Furthermore, the deletion that creates the hFip1‐PDGFRα fusion gene also causes a functional depletion of hFip1 that, under normal conditions, stimulates 3′ end processing (Kaufmann et al, 2004). Therefore, loss of hFip activity and an interference with 3′ end processing may contribute to or even alternatively explain the observed phenotype.

Ocular muscle dystrophy and the nuclear poly(A)‐binding protein

The medical relevance of mutations affecting 3′ end processing factors is further highlighted by oculopharyngeal muscular dystrophy (OPMD). This disorder is an adult‐onset disease with slowly progressive muscle weakness chiefly affecting the eyelids, resulting in ptosis, and the pharyngeal muscles resulting in dysphagia. OPMD is usually inherited as an autosomally dominant trait, but a more rare allelic autosomal recessive form also exists.

Both forms are typically caused by short trinucleotide repeat [(GCG)8–13] expansions in the coding region of the nuclear poly(A)‐binding protein 1 (PABPN1, PABP2; Brais et al, 1998). Normally, the polyalanine stretch encoded by this trinucleotide comprises 10 alanines, which is expanded to 12–17 alanines in autosomal‐dominant OPMD. This expansion results in an increase of self‐association, misfolding and filamentous nuclear aggregation of the PABPN1 protein in skeletal muscle. It is unknown why only muscle is affected phenotypically despite the ubiquitous expression of PAPBN1. In vitro, the mutant protein is fully active and OPMD cells do not display a severe polyadenylation defect (Calado et al, 2000; Kuhn and Wahle, 2004). It is likely therefore that the subtle clinical phenotype is caused by a quantitatively minor disturbance of the protein's function in polyadenylation, which may be difficult to detect in vitro or in transfected cells. Alternatively, the polyalanine stretch may increase the binding affinity to other proteins, which could consequently be inactivated by co‐sequestration. Finally, PABPN1 has also been suggested to play a role in the transcription of muscle‐specific genes, which could help to explain why other tissues are unaffected (Kim et al, 2001).

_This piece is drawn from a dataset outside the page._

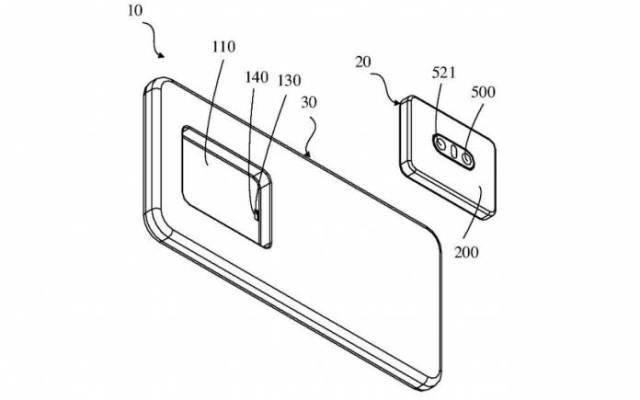 OPPO patent detachable camera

First come, first served: influenza A and its connection to the cellular 3′ end apparatus

Influenza A virus infection provides another interesting link between the disturbance of protein interactions within the polyadenylation machinery and human disease. The influenza A NS1 protein interacts with the cellular 30‐kDa subunit of CPSF, which prevents binding of the entire CPSF complex to the RNA substrate (Nemeroff et al, 1998; Figure 4C). Efficient polyadenylation depends on the interaction of CPSF 30 with PABPN1, which together stimulate PAP from a distributive to a processive mode of action. Importantly, the influenza a virus protein NS1 represents one of the most abundant proteins synthesized in infected cells (Lazarowitz et al, 1971), and regulates several post‐transcriptional processing steps (Fortes et al, 1994; Lu et al, 1994). In influenza virus‐infected cells, the highly abundant NS1 protein sequesters CPSF 30 and inhibits 3′ end cleavage and polyadenylation of the host pre‐mRNAs. Interestingly, the NS1 protein also targets PABPN1, which inhibits the processive synthesis of long poly(A) tails catalyzed by PAP (Chen et al, 1999). As mRNA processing represents a prerequisite for cytoplasmic export (Stutz and Rosbash, 1998), the uncleaved host pre‐mRNAs are retained in the nucleus. In contrast, viral RNAs are still exported. Thus, by interfering with the activity of an essential 3′ end processing factor, influenza has devised an efficient way to specifically shut off cellular gene expression and to facilitate viral gene expression that does not depend on the cellular 3′ end processing apparatus (Nemeroff et al, 1998; Chen et al, 1999).

Similar mechanisms have been identified to contribute to a preferential viral gene expression in HSV‐1‐infected cells through ICP27 (a multifunctional regulator of HSV gene expression, also known as IE63) that functions post‐transcriptionally to activate weaker viral poly(A) sites and to inhibit splicing of host cell mRNAs (McLauchlan et al, 1989, 1992; Sandri‐Goldin and Mendoza, 1992).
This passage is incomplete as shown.